Adiante, ele encontra um andróide com características peculiares. Ele usava um chapéu estranho e vestia um poncho de metal, pintado de várias cores e enfeitado com muitos penduricalhos. Ele carregava na mão direita uma cuia metálica, na qual ele bebia um líquido oleoso e esverdeado que sorvia com muito prazer. Andava pra cima e pra baixo com esta cuia na mão. Ela representava sua identidade. Descobriu que este andróide tinha o “vírus do orgulho tradicionalista” (K456G). Ele lhe aplicou a vacina, mas o andróide deu muito trabalho, porque o vírus estava impregnado há muito tempo nele. Mesmo assim, conseguiu seu intento e foi embora dali.

Havia também um outro andróide que dizia insistentemente a seguinte mensagem: “eu sou um profeta!! Eu sou um grande mestre!!”. Ele pronunciava isso sempre com as mãos e o queixo para cima. O cientista lhe falou que os grandes profetas viveram há muitos séculos no passado, mas o andróide não lhe dava ouvidos. Então o cientista descobriu que ele tinha o “vírus da mitomania” (D972Y) e aplicou-lhe a vacina.

Após isto, deparou-se com outro andróide igualmente bizarro. Ele prometia aos outros andróides a solução de todos os seus problemas através de uma “pistola mágica”, em troca de moeda eletrônica. Na verdade, esta pistola apenas injetava mais vírus nos outros andróides que passavam a repetir mecanicamente as mensagens: “estou curado!!”, “estou salvo!!”, “mudei minha vida para melhor!!”. O engraçado é que aqueles andróides continuavam na mesma situação de antes, embora acreditassem que não. O cientista descobriu que aquele andróide tinha o “vírus do charlatanismo” (Z8B47). Aplicou-lhe a vacina e foi embora dali.

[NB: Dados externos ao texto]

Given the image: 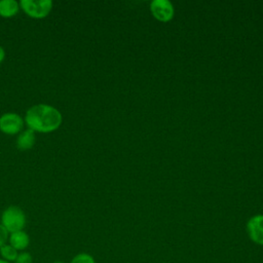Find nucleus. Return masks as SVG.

Depois de algumas semanas fazendo uma intensa campanha de vacinação naquela ilha, o cientista começou a perceber algo de diferente naqueles andróides: eles começaram a se tornar mais “humanos”. Olhavam-se nos olhos uns dos outros, sorriam, ficaram cordiais entre si, alegres, espontâneos e sinceros. Ele começou a ver muitos casais de andróides em harmonia, que antes só viviam em brigas e discussões, andróides que não perdiam mais tempo em rivalidades e competições, e outros que se deram conta do tempo em que perderam por estarem infectados de todos aqueles terríveis vírus. O cientista foi embora daquela ilha com a sensação de dever cumprido; certo de que aqueles andróides deixaram de ser máquinas – e se tornaram HOMENS.